◆ **Dataset**:

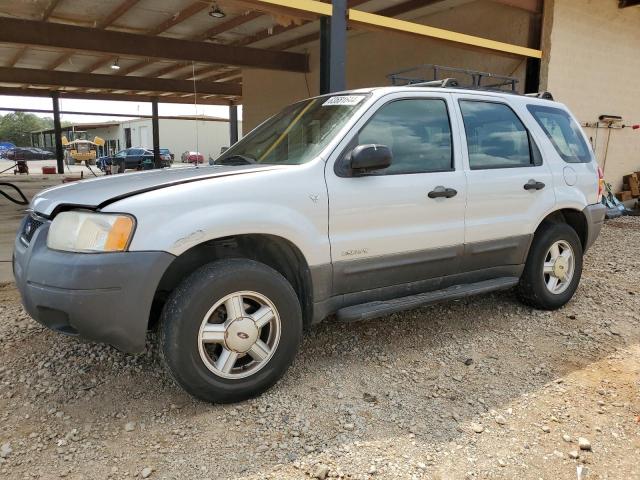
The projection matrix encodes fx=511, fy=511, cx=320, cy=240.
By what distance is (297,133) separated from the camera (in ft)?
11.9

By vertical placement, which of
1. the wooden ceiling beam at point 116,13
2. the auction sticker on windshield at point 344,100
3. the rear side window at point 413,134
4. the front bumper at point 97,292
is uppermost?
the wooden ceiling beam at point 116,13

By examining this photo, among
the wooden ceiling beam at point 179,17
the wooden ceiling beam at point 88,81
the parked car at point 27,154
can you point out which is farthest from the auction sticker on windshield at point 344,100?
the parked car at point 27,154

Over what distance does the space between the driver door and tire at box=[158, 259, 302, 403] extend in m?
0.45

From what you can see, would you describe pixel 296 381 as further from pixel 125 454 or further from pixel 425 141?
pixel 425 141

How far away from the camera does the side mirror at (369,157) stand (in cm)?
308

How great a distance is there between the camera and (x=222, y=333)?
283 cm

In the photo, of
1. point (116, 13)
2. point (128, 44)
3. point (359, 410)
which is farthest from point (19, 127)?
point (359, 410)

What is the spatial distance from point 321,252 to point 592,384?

◆ **Request**:
Rewrite the stretch of entries from the line containing "How great a" through the end of the entries, changing "spatial distance" to "straight-line distance" and leaving everything else untouched.

◆ **Answer to this task**:
How great a distance is there between the camera and (x=222, y=333)?
283 cm

In the photo, of
1. point (116, 13)
2. point (128, 44)
3. point (359, 410)
which is farthest from point (19, 127)?
point (359, 410)

What is the straight-line distance from point 321,252 to point 592,384?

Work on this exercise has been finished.